O plano de Von der Leyen. Estados-membros da UE têm de cumprir reformas económicas para poderem ir ao ‘pote’ de 1,2 biliões de euros em fundos

A Presidente da Comissão Europeia, Ursula von der Leyen, delineou um novo plano ambicioso para pressionar os Estados-membros a implementarem reformas económicas essenciais, caso queiram aceder ao próximo orçamento plurianual da União Europeia (UE), no valor de €1,2 biliões. O objetivo é tornar mais rigorosas as condições para a atribuição de fundos, estabelecendo novas prioridades no período orçamental de 2028 a 2034.

Um documento interno, visto pelo jornal POLITICO, revela os planos da Comissão para integrar os cerca de 530 programas atualmente em vigor num único fundo nacional por país, que abarcará desde subsídios agrícolas até ao financiamento de habitação social. A estratégia implica que os Estados-membros terão de cumprir novos critérios rigorosos para obterem os fundos, como promover a igualdade de género para aceder a verbas para habitação social, ou incentivar a agricultura biológica para garantir subsídios agrícolas.

[Entradas de perguntas espaciais]
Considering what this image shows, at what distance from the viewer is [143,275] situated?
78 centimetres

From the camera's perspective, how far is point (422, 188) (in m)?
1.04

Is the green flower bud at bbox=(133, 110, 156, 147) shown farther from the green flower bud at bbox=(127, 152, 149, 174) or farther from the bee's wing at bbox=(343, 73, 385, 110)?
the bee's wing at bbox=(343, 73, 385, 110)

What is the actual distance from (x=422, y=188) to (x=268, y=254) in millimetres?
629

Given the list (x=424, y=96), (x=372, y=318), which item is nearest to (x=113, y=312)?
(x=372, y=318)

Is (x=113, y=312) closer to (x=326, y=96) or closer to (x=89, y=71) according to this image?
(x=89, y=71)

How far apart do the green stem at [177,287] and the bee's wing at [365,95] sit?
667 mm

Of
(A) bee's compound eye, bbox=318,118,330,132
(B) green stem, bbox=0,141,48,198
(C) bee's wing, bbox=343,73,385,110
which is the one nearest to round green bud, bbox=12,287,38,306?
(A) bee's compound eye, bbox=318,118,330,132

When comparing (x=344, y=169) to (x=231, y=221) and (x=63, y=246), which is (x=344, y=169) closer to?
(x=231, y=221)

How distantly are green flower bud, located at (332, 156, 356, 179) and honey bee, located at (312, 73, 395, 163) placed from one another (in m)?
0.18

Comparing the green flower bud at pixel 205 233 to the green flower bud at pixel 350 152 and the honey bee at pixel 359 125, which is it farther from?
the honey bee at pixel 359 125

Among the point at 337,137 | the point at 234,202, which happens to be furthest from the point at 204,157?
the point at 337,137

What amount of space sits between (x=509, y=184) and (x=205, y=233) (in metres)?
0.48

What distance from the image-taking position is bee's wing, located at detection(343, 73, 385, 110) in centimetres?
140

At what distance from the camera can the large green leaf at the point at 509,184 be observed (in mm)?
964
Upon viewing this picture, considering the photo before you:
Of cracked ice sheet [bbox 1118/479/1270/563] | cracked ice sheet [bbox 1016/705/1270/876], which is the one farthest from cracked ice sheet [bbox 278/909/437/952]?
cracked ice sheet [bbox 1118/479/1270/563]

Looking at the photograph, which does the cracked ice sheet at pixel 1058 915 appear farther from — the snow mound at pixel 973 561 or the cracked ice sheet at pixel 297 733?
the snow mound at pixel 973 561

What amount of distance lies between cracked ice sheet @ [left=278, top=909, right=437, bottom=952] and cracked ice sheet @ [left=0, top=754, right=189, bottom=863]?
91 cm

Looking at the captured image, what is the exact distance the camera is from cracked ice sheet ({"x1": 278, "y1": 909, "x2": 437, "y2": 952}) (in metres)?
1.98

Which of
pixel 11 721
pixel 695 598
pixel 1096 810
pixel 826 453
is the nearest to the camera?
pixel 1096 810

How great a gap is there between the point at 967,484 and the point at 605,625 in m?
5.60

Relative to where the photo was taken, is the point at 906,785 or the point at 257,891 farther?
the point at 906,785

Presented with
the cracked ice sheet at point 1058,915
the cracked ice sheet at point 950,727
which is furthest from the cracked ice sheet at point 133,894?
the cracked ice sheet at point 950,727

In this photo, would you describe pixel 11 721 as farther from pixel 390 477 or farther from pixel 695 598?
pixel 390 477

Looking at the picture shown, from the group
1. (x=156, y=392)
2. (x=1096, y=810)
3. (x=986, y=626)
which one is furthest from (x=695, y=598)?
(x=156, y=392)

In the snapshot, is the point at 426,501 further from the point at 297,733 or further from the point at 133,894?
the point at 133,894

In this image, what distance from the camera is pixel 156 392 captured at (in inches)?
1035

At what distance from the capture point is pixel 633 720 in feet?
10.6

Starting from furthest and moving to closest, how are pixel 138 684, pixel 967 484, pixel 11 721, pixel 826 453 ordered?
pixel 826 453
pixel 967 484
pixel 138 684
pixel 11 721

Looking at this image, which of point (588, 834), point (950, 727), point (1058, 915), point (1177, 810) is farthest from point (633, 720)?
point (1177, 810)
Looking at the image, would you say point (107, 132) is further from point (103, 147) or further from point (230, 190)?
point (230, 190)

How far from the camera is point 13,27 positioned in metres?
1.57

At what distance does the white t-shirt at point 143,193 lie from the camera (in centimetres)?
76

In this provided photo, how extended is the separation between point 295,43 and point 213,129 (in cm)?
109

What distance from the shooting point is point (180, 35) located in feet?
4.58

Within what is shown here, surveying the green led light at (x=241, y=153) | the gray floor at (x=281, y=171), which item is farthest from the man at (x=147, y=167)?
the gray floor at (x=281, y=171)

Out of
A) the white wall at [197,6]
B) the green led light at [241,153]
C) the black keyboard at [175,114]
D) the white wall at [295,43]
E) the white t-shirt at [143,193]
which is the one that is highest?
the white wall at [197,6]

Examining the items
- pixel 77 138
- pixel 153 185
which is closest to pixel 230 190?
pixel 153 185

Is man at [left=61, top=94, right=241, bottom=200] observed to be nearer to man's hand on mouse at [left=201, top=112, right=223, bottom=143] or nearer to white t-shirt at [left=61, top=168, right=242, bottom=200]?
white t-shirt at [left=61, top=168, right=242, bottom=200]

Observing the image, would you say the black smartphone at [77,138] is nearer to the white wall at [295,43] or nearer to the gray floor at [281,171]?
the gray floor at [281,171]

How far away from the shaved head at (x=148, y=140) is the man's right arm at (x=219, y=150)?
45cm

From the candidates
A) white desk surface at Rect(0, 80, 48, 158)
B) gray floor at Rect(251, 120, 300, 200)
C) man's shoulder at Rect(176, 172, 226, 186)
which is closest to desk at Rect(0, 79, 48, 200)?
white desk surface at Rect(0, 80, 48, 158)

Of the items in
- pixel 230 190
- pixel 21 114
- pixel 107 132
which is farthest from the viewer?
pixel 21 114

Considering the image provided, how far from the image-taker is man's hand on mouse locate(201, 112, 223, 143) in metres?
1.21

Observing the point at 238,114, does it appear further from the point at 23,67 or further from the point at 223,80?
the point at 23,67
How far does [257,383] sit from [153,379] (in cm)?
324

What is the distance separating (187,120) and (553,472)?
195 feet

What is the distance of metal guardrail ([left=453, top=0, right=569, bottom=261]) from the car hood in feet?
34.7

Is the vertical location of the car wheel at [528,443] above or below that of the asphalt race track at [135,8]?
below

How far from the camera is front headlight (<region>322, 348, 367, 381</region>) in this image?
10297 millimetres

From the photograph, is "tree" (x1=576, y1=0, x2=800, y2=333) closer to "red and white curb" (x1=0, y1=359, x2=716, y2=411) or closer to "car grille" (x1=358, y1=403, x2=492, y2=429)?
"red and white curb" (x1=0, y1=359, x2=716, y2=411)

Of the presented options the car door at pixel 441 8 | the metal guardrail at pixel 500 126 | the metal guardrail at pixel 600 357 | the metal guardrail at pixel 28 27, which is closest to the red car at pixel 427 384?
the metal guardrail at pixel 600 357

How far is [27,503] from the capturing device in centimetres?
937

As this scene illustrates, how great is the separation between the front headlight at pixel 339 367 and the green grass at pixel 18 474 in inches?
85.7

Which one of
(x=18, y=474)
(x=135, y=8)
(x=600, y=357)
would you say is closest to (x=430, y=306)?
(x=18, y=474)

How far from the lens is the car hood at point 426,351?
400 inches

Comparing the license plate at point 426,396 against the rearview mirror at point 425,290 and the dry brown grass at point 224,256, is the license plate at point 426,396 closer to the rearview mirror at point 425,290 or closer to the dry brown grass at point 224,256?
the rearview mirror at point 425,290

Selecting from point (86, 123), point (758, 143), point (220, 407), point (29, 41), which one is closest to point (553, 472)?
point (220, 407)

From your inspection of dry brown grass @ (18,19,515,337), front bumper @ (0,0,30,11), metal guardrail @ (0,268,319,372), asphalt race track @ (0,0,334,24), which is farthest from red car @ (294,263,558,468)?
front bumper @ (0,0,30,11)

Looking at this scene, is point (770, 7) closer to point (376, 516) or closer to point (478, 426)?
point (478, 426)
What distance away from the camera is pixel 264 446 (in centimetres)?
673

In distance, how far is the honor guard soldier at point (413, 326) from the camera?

**TAREFAS A REALIZAR**.
1. Resume em duas frases o texto sobre o plano de Von der Leyen.
2. Edita o excerto do texto sobre o plano de Von der Leyen que começa em "Um documento interno, visto" e termina em "garantir subsídios agrícolas.", trocando "documento interno" por "relatório confidencial".

**RESULTADOS**.
1. Ursula von der Leyen, Presidente da Comissão Europeia, delineou um plano para pressionar os Estados-membros a implementarem reformas económicas essenciais como condição de acesso ao orçamento plurianual da UE, de €1,2 biliões, para o período de 2028 a 2034. Segundo um documento interno visto pelo POLITICO, a Comissão quer integrar os cerca de 530 programas em vigor num único fundo nacional por país, com critérios rigorosos como promover a igualdade de género ou incentivar a agricultura biológica.

2.
Um relatório confidencial, visto pelo jornal POLITICO, revela os planos da Comissão para integrar os cerca de 530 programas atualmente em vigor num único fundo nacional por país, que abarcará desde subsídios agrícolas até ao financiamento de habitação social. A estratégia implica que os Estados-membros terão de cumprir novos critérios rigorosos para obterem os fundos, como promover a igualdade de género para aceder a verbas para habitação social, ou incentivar a agricultura biológica para garantir subsídios agrícolas.